大自在(10月29日)公平に分ける

 分数を知らない幼稚園の時のこと。先生が3個のドーナツの絵を持って問題を出した。「4人で分けるにはどうしたらいいでしょう」。じゃんけんする、ひとりは我慢する、などひと通り意見が出た後、普段は目立たない女の子が手を挙げて「どれも四つに切れば、分けられるよ」。先生がにっこり笑ってその子を抱き寄せたことを思い出す。
 静岡県社会福祉協議会が中学生向けに作製した地域福祉教育の副読本「ふむふむ程度。」のあとがきに、似た問いかけがある。ひとりの教師と3人のこどもたちで10個のあんパンを「公平に」分けるにはどうするか。「こどもは3個ずつ、大人は1個」「大人は4個、子どもは2個ずつ」…。

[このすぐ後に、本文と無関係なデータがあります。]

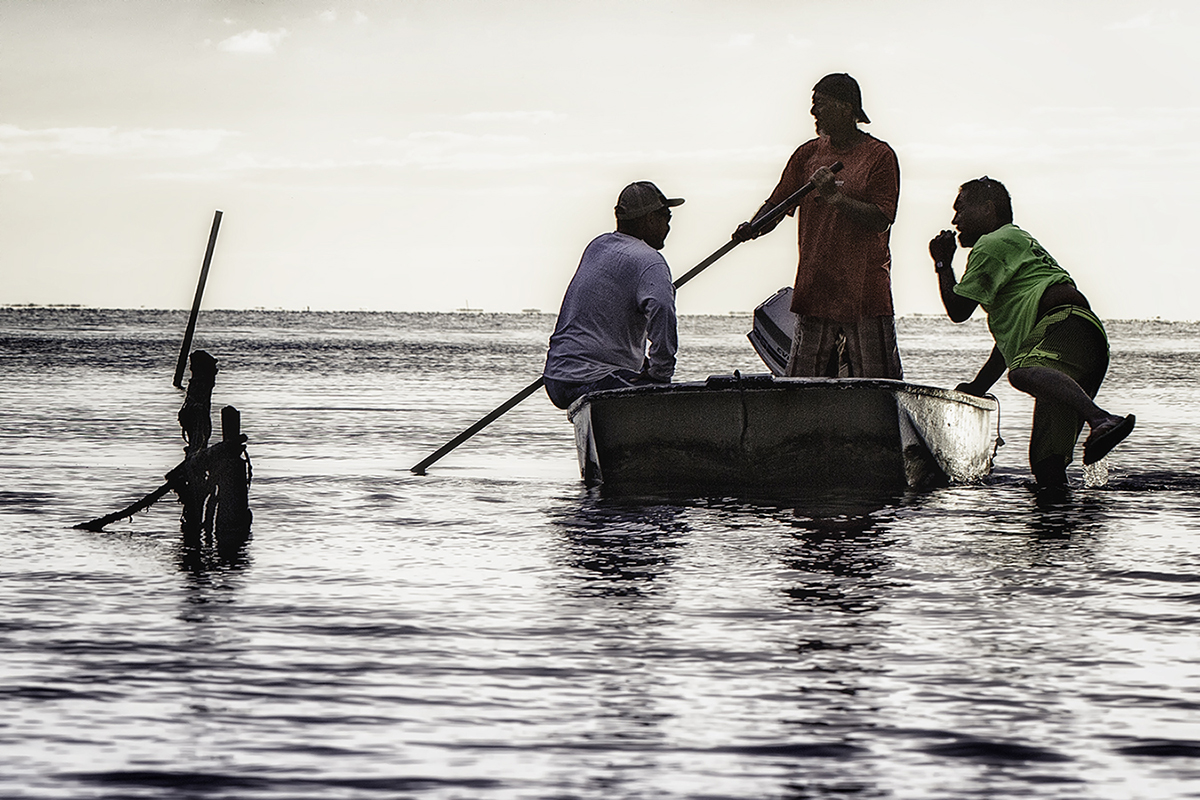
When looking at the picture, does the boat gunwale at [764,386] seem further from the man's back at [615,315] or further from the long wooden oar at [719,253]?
the long wooden oar at [719,253]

 食べる量もおなかのすき具合も違う。好き嫌いもある。数や形だけ合わせることは必ずしも「公平」とは言えない。さて、税収増の「還元」は公平か。
 副読本は、地域とのつながりの中で生徒たちが「いのち」「くらし」「共生」を学ぶのに役立ててもらおうと作られた。五つのテーマは県内市町での逸話を踏まえている。

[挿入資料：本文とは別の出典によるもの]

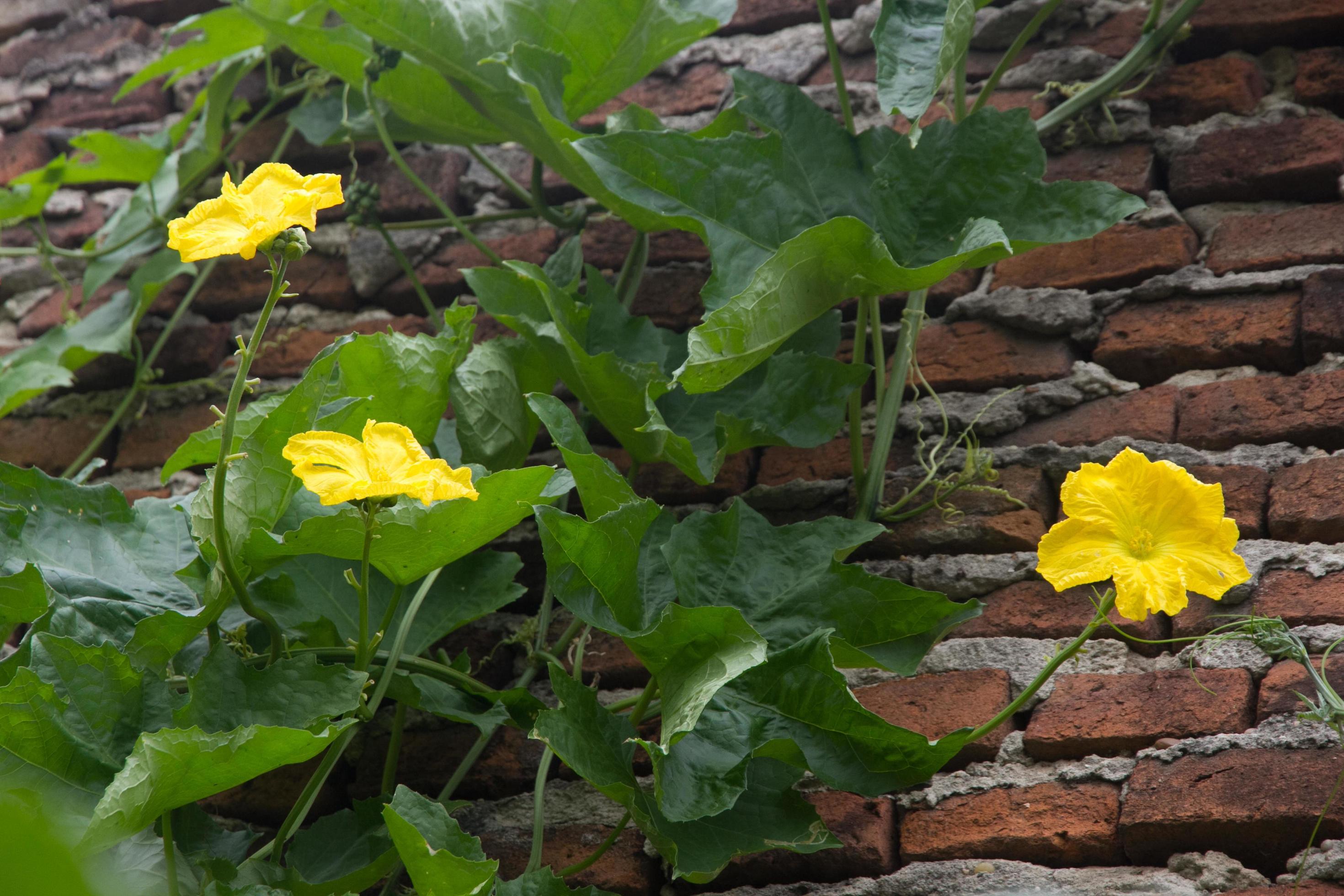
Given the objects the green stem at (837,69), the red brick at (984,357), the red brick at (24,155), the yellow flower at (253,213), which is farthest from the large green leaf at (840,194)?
the red brick at (24,155)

 その一つは人生で「旬」は一度きりかと問う。高齢者福祉を学ぶ授業で白内障や視野狭窄[きょうさく]を疑似体験するゴーグルを装着した感想を「年をとりたくない」と言う子がいると聞いたことがある。
 副読本は「13歳の旬」があれば「90歳の旬」もあると、老いをマイナスと捉えない思考を促す。県内全ての中2に配ったという。今は「ふむふむ、そんな見方もあるのか」程度でもいい。視点を変え、他人の立場になって考える習慣がつくといい。